- _WRITTEN TASK_
Reproduce, word for word, everything in the material from the line containing "How far is (278,158)" down to the end of the material.

- _MATERIAL TO PROCESS_
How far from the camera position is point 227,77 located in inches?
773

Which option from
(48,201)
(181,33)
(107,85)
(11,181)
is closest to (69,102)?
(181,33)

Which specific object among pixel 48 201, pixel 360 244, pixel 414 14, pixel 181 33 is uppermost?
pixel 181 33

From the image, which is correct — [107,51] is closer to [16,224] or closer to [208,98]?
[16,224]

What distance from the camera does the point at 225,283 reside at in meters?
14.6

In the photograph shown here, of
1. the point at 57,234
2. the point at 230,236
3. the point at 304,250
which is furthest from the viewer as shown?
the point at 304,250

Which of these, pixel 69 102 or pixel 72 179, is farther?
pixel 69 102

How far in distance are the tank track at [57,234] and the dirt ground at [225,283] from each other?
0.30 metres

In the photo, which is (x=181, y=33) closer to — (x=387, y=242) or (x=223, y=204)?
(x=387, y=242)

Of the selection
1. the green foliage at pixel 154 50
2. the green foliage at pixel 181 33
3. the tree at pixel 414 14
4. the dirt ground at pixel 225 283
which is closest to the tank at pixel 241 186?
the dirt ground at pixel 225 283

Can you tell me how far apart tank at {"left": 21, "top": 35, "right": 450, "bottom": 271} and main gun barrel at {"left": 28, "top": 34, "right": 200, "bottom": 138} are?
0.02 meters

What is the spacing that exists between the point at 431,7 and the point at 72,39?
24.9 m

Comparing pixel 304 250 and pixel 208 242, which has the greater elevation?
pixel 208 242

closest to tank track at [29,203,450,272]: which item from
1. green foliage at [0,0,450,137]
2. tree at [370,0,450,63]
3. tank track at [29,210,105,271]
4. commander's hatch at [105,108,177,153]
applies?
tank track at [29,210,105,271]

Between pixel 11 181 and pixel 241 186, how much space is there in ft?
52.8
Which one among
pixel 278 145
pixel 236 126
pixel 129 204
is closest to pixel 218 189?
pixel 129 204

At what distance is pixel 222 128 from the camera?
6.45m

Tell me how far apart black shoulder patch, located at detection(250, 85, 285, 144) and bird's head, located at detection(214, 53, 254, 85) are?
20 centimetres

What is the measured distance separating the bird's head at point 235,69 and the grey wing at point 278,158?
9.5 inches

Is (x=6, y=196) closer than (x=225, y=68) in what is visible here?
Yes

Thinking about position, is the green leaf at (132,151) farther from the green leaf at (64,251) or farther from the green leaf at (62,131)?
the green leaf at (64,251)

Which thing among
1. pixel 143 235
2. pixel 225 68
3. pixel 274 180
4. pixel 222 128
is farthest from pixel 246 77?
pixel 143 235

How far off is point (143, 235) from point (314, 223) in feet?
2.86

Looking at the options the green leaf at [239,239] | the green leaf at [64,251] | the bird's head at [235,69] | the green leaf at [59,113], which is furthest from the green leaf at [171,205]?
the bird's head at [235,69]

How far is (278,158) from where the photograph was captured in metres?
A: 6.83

- _FULL SOLUTION_
How far is (278,158) from where the photograph was captured in metres?
A: 6.83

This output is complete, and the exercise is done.